Just like humans, all dogs have the potential of developing genetic health problems. Avoid breeders who refuse to offer a health guarantee on puppies, who tell you that your breed is 100% healthy and has no known problems, or who tell you that their puppies have been isolated from the main part of the household for health reasons. Reputable breeders will be open and honest about health problems in the breed, as well as the incidences in which they occur in their lines.
With the goal of controlling genetic diseases that already affect this breed and preventing new ones from emerging, the Staffordshire Terrier Club of America, which is the AKC parent organization for the breed in the United States participates in a program initiated by the Canine Health Information Centre – CHIC. Breeders that wish to have their dogs CHIC-certified will need to have their pets tested for thyroid, heart, neurological and hip diseases that typically occur in the breed.

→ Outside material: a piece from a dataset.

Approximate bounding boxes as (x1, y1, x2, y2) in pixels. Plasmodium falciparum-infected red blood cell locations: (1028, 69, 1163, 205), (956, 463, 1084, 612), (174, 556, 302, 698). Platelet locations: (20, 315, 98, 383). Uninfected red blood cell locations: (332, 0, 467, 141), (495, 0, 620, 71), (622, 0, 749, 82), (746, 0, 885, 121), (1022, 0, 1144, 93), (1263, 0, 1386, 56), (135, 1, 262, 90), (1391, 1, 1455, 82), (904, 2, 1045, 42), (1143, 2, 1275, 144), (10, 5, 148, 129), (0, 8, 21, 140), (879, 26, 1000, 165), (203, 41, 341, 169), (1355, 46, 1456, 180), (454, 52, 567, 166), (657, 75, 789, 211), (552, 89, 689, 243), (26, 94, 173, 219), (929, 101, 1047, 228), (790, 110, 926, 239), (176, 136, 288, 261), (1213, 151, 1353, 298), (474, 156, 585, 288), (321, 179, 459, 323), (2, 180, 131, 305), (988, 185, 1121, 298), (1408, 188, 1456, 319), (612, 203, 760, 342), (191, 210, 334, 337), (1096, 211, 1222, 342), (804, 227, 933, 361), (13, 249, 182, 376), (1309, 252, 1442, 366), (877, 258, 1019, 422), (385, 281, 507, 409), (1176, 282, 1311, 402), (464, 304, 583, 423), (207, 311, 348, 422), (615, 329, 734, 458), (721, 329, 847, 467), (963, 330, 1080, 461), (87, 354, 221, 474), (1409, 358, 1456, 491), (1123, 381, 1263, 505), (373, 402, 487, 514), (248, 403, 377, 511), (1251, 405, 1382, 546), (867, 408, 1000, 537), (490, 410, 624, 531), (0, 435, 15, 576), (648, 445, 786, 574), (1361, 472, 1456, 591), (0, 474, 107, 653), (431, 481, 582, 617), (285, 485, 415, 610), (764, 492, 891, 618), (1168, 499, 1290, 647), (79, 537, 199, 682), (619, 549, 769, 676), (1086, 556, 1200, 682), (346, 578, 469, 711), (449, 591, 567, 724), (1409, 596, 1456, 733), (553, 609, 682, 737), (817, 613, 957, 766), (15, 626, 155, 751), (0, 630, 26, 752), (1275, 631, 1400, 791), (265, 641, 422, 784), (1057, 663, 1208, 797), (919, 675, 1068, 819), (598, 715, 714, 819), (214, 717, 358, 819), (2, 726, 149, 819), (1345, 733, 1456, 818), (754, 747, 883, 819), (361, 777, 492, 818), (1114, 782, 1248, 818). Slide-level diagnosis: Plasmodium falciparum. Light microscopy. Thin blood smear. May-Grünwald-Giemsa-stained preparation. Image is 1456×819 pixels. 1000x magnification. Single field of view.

The breeder should possess written documentation from the Orthopedic Foundation for Animals (OFA) or the University of Pennsylvania (PennHip) that the parents of the puppy are free from dysplasia, a genetic deformity of the hip that may require expensive surgery to repair and which may lead to arthritis later on in the life of your dog. You should also ask for OFA certification that the parents are free from heart and thyroid disease, as well as Optigen test results for a genetic condition known as cerebella degeneration, which may cause the dog to develop difficulties walking. Although not required as part of the CHIC program, documentation from the Canine Eye Registration Foundation (CERF) that breeding dogs have their eyes tested in the last one year, along with evaluations of their elbows by OFA are recommended.